Distinct dynamical cellular states underlie HVP regenerative potential upon tissue injury
To capture all transition cell types and analyse the stepwise process of HVP-mediated cardiac repair, we integrated all scRNAseq data of HVPs on D0, 24h and 48h after RFA injury, as well as HVP-derived CMs on D21 co-culture (2,114 cells) and generated a diffusion map of tissue damage-induced cardiac differentiation (Fig. 3a, b). Heat-mapping of gene expression with cells ordered in the trajectory revealed a temporal sequence of gene expression events and identified cells at intermediate stages of injury sensing and injury response (Extended Data Fig. 5a).
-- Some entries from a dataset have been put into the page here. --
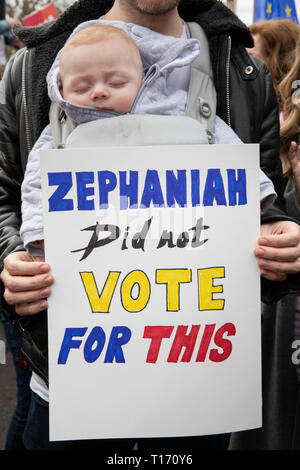 Baby asleep at People's Vote March, London, England - Stock Image
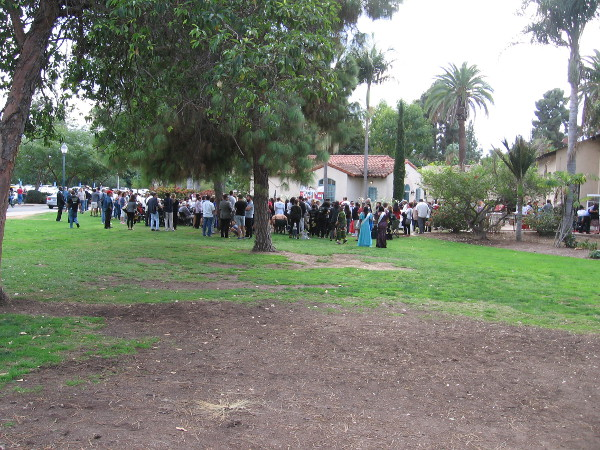 Two cottages will be built in this area, north of the House of Iran and the Hall of Nations Building. In this photo a crowd is gathering for the historic groundbreaking ceremony.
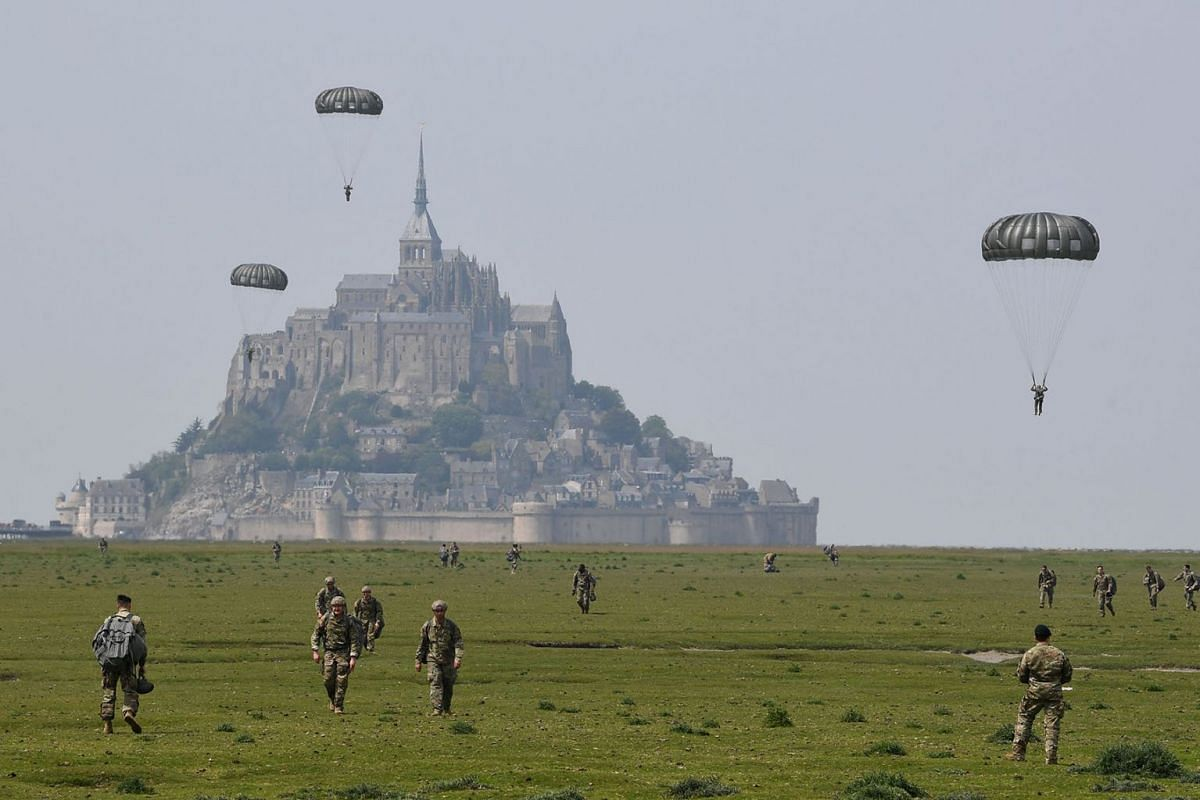 US paratroopers walk back after jumping over Le Mont-Saint-Michel, north-western France on May 18, 2019, less than three weeks before the 75th anniversary of the D-Day landings. PHOTO: AFP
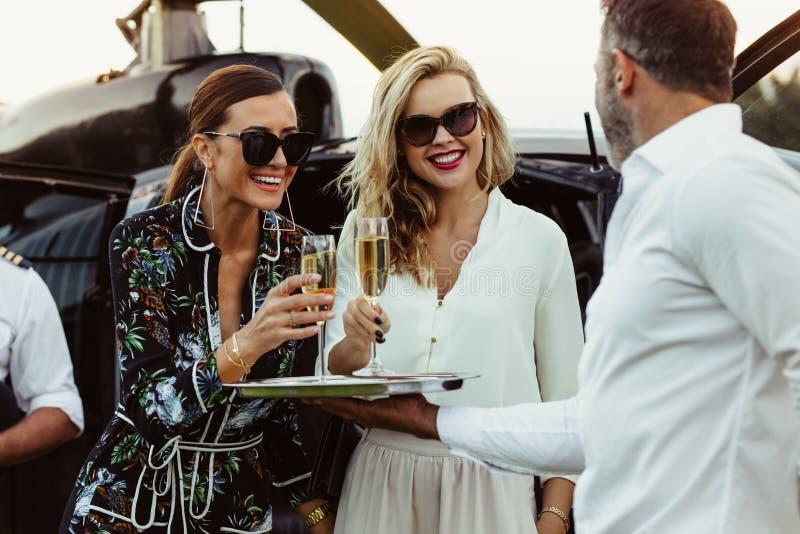 O homem cumprimenta amigos fêmeas com vinho imagem de stock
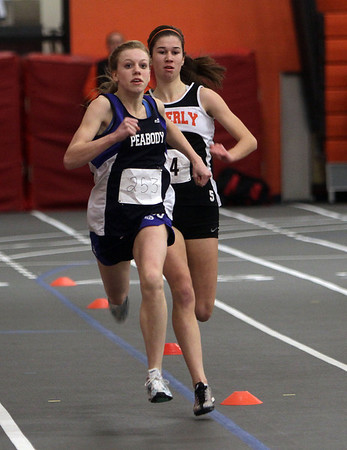 Peabody's Heather MacLean, left, and Beverly's Catelin Harty compete in the 300m race on Thursday afternoon. David Le/Salem News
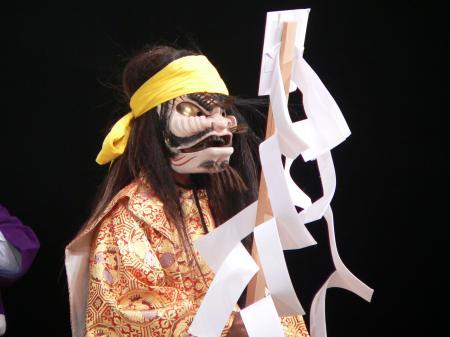 Actor wearing a traditional Japanese Kagura mask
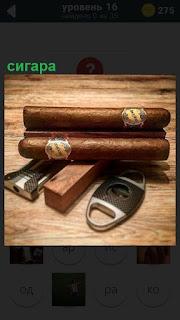 На крышке стола лежат сигары  с чехлом и ключ для откусывания кончика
Dot plotting illustrated gene signature shifts among the different stages (Fig. 3c). In the first 24h after injury, HVPs “sense” the tissue damage and activate gene programs for ECM remodelling (e.g. COL6A1, ADAMTS9, FLRT2), secretion and response to cytokine (SPP1, STX8, TGFBI, IL6ST), as well as initiation of migration (PLAT). Subsequently (48h), they upregulate genes typical of migratory cells, including chemoattraction signalling genes (PLXNA2, CMTM3, and CXCL12), cell motility genes (SNAI1, SNAI2, FAT1, and TIMP1), and transcripts of cytoskeleton organization (ARPC2) as well as axon guidance (SLIT2, NFIB, and UNC5B) and cell projection (RGS2, THY1, and ITGA1). In this migratory state, gene signatures of secretion (COPB2, VPS35, and SPTBN1) and cardiac muscle differentiation (VCAM1, MHY6, PALLD, and TMOD1) become increasingly important as counteracting response to injury (Fig. 3c). Indeed, mass spectrometry analysis of supernatants from NHP heart slices 48h after RFA injury revealed a significant upregulation of secreted proteins in the presence of HVPs (Extended Data Fig. 5b). Interestingly, the majority of them are involved in ECM organization (e.g. HSPG2, SPARC, FN1) and fibrotic/inflammation response (e.g. FSTL1, PRDX1, SPTAN1), reinforcing the capability of HVPs to influence scar remodelling.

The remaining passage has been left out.